Обстановка состояла из деревянных нар, табуретки, висячей полки и жестяной миски для умывания. Слабый свет проникал через решетчатое окно под потолком, а в глазок в дверях заглядывал каждые пятнадцать минут часовой, чтобы убедиться, что постоялец еще не лопнул от обуревавшего его негодования. Когда меня арестовали, на мне была военная форма офицера противотанковых войск с рубашкой, галстуком и ремнем, а также невысокие ботинки на шнуровке. Галстук, ремень с револьвером и шнурки, а также скромное содержимое моих карманов отобрал у меня дежурный капрал.

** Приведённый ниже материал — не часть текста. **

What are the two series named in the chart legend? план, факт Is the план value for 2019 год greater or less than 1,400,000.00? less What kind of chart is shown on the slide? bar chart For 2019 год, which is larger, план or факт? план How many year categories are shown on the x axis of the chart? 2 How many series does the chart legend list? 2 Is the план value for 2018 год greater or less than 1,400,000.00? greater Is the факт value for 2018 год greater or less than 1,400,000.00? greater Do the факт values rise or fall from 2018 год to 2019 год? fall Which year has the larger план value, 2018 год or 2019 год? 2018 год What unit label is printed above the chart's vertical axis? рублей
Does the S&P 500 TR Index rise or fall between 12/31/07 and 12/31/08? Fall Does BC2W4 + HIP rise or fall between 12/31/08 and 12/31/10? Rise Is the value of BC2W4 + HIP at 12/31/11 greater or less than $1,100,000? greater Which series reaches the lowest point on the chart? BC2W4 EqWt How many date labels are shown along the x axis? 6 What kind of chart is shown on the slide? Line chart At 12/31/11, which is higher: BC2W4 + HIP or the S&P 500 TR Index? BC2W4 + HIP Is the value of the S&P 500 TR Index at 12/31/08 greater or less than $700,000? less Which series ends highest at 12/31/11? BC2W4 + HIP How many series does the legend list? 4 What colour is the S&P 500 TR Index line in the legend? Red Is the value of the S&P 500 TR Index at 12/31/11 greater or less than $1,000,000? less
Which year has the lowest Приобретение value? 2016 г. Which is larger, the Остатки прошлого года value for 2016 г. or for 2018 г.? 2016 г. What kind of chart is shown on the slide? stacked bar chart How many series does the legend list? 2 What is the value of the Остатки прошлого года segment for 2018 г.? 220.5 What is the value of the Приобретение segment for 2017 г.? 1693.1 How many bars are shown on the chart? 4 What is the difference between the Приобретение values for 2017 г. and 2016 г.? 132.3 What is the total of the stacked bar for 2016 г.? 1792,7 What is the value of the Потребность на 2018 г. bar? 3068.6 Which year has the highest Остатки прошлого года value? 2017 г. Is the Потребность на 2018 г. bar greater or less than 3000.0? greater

Итак, я сидел на нарах и размышлял, почему меня поместили в одиночке, а не отправили в лагерь. Тут открылась дверь камеры и вошел сержант.
— Здесь сидеть!
При этом он показал на табурет. Я понял. Нары предназначались для сна, а табурет для сидения. Таковы, очевидно, были тюремные правила, а мне было в достаточной мере безразлично, на чем сидеть в камере. Собственно, мне следовало бы быть довольным тем, что я вообще имею возможность сидеть.
Однако я должен был двигаться и мне нравилось шагать взад и вперед по камере. Только когда мне это надоедало, я присаживался и, конечно, на нары. Немедленно входил сержант.
— Здесь сидеть!
Я тотчас садился на табурет, потом снова начинал шагать, и спектакль повторялся, что было обременительно для сержанта, который приходил в гнев. Видимо, он считал меня особенно строптивым, а на деле я просто нервничал.